DESCRIPTION OF THE TASK: Reproduce the records unchanged, starting with the line that contains "By looking at" and continuing through the last line of the records.

EXTRACTED RECORDS:
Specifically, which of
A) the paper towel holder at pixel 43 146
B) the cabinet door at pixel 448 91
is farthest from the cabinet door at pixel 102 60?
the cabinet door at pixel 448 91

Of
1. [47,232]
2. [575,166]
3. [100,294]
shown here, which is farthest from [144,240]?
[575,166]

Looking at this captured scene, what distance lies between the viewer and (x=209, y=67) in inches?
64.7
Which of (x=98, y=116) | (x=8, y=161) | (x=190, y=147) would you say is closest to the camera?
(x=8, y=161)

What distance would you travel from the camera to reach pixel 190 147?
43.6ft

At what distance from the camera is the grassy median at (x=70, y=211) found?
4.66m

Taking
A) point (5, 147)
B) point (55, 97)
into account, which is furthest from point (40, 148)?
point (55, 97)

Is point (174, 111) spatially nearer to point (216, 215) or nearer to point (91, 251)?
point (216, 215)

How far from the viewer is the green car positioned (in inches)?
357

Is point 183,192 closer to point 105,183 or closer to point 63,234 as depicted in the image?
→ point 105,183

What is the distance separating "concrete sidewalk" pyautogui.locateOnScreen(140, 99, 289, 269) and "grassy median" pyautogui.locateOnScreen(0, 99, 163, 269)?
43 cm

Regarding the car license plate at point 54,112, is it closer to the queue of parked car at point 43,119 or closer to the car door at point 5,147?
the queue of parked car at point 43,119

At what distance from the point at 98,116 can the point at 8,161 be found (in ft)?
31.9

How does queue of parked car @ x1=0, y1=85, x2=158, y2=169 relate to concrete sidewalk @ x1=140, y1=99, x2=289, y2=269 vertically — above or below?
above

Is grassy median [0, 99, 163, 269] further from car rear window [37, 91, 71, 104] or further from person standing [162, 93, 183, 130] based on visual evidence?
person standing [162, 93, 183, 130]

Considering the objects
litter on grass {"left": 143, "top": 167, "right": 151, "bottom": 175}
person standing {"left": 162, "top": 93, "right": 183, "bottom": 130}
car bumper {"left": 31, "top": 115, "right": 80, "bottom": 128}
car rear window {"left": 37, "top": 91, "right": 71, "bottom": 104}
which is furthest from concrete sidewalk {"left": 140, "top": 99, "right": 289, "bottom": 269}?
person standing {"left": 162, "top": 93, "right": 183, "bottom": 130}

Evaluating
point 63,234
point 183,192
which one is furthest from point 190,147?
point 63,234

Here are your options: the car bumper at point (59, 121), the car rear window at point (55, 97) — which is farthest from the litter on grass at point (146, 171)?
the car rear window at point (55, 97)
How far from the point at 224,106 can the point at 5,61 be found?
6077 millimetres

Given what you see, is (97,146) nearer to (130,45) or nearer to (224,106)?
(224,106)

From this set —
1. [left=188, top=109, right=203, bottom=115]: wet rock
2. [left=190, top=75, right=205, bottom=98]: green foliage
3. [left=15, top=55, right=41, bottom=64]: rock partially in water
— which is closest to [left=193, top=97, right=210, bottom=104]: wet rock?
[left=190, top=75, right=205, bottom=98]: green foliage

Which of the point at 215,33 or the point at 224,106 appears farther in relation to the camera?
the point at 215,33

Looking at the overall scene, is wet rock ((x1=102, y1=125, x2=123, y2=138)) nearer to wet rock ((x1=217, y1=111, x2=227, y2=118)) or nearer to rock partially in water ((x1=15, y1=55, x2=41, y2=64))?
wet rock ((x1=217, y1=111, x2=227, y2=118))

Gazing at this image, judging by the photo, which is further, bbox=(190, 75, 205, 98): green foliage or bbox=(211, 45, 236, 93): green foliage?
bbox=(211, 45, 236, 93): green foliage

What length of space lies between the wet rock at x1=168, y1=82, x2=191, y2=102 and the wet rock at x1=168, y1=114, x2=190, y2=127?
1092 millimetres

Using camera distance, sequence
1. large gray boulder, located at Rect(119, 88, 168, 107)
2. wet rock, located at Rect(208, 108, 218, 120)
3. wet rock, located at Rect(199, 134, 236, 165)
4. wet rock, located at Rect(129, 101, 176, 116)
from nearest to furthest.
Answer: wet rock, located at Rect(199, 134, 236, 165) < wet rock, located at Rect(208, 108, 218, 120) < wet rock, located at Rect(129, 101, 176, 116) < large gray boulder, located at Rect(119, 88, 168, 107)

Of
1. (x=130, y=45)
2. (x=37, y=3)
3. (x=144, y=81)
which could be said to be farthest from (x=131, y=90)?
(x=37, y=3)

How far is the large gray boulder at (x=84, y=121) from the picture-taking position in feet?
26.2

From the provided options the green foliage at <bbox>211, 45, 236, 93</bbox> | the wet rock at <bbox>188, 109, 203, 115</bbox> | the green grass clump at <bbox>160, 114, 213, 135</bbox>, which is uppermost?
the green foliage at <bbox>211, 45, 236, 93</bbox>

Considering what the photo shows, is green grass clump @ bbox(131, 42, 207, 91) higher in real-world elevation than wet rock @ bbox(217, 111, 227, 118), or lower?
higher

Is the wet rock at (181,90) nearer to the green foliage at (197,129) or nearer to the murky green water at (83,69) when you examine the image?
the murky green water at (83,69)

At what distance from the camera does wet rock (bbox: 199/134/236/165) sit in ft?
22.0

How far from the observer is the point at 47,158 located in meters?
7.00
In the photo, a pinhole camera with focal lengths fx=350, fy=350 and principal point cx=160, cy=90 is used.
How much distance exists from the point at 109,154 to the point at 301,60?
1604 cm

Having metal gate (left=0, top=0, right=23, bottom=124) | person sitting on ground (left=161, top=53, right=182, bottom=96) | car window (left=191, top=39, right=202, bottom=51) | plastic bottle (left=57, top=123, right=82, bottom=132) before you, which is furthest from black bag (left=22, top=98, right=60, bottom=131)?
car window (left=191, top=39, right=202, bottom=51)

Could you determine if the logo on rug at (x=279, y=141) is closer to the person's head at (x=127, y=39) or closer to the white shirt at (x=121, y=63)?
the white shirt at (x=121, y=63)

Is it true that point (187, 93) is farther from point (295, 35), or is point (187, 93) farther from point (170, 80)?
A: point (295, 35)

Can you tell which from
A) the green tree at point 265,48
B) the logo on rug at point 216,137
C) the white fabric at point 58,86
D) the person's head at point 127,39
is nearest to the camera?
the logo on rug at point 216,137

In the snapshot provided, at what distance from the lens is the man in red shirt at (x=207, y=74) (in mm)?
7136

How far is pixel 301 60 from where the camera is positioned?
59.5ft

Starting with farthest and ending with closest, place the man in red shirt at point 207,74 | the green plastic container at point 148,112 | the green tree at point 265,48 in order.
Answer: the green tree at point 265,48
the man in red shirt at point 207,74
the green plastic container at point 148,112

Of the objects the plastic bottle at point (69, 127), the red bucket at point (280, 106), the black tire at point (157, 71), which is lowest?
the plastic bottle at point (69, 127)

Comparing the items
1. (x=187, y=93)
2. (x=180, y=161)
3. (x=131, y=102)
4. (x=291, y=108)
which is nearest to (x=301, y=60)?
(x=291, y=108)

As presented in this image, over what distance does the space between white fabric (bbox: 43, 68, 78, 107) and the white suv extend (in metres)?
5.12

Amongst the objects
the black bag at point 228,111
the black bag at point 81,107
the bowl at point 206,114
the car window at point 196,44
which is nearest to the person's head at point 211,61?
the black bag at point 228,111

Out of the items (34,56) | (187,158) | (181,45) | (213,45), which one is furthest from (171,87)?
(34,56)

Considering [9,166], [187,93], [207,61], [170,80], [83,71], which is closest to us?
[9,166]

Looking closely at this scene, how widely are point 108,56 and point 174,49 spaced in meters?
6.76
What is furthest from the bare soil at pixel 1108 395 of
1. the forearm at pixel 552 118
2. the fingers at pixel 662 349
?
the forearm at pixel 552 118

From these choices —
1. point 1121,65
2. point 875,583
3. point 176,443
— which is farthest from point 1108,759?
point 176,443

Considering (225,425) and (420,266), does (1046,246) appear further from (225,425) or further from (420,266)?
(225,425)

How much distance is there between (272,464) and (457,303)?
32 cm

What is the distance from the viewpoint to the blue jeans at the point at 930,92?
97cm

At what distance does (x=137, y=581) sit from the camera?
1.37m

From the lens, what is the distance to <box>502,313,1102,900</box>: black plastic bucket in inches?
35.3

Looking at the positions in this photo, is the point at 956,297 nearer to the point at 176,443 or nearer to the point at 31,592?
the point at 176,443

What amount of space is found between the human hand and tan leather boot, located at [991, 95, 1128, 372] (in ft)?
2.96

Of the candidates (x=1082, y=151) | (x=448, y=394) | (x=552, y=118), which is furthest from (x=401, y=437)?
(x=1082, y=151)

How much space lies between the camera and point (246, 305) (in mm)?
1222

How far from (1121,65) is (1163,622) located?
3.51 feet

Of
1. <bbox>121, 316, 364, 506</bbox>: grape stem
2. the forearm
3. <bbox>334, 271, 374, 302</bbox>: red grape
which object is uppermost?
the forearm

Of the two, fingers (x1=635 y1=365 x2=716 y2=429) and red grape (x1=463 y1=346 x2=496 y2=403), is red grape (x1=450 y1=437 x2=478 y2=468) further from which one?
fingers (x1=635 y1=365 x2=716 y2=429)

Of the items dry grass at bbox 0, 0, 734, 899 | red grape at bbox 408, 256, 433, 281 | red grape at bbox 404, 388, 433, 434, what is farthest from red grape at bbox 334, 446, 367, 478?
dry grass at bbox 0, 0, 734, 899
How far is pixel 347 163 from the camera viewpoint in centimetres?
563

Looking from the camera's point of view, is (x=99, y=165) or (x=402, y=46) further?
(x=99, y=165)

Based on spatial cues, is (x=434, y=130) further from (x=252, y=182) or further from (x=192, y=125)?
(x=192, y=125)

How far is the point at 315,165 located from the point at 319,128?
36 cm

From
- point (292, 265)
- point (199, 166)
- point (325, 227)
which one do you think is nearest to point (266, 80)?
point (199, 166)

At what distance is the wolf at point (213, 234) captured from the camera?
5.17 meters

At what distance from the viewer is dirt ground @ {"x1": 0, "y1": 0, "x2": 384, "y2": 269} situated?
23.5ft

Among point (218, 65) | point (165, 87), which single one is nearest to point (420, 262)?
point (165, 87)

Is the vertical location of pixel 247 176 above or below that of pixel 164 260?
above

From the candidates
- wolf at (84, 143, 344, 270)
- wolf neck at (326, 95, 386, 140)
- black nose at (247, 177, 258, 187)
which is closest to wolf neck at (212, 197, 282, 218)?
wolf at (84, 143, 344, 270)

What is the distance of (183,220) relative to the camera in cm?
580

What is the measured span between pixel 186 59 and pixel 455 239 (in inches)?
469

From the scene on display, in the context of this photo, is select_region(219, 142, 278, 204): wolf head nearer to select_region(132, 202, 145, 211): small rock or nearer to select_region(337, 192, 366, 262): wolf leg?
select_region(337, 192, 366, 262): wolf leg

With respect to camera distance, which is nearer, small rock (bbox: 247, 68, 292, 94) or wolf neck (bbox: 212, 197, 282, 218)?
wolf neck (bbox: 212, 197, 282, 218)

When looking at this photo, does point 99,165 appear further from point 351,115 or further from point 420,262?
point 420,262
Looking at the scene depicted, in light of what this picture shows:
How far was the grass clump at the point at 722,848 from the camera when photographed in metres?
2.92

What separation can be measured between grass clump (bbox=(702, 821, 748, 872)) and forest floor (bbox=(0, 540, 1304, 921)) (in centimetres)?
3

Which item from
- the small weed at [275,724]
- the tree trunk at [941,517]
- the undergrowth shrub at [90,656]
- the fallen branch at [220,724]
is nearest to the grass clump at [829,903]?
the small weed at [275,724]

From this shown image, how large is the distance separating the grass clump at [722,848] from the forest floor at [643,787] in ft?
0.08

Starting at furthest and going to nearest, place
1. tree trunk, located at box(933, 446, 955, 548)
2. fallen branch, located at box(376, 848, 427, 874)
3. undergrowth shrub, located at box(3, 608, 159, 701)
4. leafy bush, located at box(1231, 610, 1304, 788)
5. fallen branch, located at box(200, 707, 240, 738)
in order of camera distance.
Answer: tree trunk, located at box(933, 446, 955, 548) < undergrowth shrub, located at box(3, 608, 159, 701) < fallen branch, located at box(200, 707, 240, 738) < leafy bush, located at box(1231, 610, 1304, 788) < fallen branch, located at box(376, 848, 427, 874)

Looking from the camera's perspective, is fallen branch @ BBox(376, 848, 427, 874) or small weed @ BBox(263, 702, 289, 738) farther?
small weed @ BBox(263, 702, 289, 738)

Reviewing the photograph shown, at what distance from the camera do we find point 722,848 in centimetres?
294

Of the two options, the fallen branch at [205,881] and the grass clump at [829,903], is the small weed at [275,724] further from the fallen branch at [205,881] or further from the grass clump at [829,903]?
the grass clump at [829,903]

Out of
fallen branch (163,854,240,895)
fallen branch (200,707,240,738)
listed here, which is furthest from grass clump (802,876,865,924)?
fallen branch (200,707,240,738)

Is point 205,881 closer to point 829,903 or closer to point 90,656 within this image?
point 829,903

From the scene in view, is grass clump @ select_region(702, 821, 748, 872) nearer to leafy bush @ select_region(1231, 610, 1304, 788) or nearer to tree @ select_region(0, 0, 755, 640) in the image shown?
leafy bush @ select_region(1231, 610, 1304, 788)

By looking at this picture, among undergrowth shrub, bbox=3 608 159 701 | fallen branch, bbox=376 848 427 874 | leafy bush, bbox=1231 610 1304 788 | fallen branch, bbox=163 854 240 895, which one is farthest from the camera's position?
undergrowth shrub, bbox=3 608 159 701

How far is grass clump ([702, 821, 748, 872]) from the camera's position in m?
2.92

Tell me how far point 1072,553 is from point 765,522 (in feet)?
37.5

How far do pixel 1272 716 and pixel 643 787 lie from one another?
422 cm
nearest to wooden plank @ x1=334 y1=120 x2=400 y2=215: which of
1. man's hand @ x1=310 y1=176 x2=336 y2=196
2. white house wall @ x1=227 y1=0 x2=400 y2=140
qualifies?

TASK SOLUTION:
By looking at this picture, among undergrowth shrub, bbox=3 608 159 701 | fallen branch, bbox=376 848 427 874 | leafy bush, bbox=1231 610 1304 788 | fallen branch, bbox=163 854 240 895, which one is farthest from the camera's position?
undergrowth shrub, bbox=3 608 159 701

How far is grass clump ([702, 821, 748, 872]) from the camera's position in m?
2.92

Tell me how far point 1072,553 is from point 765,522 (in feet)?
37.5

How far do pixel 1272 716 and pixel 643 787 lie from one another?
422 cm
nearest to wooden plank @ x1=334 y1=120 x2=400 y2=215: which of
1. man's hand @ x1=310 y1=176 x2=336 y2=196
2. white house wall @ x1=227 y1=0 x2=400 y2=140
qualifies?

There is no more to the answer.